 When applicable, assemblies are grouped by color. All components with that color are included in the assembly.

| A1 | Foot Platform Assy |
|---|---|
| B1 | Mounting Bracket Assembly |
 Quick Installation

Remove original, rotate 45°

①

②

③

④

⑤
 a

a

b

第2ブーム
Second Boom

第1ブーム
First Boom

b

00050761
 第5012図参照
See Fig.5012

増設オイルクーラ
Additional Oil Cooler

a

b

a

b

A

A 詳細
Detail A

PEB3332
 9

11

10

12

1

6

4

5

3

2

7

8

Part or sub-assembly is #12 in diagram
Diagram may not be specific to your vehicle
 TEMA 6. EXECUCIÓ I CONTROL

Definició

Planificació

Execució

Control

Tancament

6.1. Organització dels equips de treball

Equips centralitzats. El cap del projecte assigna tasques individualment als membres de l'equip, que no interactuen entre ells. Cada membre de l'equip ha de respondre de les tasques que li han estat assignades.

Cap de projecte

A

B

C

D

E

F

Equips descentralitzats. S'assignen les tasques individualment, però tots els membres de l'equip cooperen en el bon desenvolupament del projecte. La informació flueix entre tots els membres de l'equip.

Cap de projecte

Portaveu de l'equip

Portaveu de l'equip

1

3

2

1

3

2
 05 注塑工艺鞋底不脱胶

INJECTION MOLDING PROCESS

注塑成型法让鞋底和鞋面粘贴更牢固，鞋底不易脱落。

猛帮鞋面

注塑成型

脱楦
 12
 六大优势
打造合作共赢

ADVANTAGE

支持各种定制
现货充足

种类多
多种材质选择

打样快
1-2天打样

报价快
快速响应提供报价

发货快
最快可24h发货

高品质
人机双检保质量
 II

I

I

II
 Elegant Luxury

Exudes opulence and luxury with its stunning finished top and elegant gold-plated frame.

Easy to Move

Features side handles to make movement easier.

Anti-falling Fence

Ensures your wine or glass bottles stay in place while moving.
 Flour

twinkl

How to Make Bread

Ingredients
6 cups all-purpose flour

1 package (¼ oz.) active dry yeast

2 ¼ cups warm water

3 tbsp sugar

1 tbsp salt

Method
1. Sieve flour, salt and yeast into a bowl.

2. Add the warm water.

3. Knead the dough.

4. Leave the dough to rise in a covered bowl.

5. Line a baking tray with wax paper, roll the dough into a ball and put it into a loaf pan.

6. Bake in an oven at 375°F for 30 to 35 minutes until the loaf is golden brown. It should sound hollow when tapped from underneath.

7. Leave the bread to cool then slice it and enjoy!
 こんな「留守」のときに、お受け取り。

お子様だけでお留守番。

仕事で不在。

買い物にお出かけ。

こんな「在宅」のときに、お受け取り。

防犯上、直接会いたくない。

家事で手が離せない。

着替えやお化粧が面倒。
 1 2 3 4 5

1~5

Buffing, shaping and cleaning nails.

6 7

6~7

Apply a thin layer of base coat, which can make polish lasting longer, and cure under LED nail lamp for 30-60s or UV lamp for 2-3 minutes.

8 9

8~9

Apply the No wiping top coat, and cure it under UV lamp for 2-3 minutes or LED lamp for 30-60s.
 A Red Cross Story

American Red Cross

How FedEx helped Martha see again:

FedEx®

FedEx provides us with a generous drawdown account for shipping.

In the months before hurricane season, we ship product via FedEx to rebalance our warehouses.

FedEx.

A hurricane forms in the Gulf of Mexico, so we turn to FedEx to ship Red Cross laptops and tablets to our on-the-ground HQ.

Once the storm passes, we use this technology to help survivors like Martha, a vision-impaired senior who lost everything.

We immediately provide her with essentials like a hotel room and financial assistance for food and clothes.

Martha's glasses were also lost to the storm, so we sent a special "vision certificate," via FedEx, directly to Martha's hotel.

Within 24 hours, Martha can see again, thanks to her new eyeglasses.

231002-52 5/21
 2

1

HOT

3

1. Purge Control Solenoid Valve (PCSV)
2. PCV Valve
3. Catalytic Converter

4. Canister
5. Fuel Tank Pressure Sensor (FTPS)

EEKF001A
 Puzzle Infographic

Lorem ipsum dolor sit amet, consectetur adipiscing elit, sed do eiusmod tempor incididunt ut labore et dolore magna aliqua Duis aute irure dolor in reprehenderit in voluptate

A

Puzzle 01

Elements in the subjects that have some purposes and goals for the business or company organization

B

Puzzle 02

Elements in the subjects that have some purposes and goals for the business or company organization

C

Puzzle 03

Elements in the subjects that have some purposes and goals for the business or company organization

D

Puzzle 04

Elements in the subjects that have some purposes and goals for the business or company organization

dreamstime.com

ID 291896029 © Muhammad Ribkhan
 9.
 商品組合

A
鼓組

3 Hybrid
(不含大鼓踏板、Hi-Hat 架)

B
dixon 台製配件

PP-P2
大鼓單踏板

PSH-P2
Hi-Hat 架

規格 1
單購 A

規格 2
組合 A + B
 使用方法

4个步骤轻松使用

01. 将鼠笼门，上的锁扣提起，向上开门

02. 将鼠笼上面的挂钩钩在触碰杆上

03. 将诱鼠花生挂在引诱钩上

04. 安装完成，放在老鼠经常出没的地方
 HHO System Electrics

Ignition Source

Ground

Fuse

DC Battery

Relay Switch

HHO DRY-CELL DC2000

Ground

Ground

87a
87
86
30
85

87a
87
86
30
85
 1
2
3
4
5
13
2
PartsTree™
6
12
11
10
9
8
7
##############################
__Work task__.
Work out how many lines in the material above include the word "again", and write down that number alone.

__Task response__.
2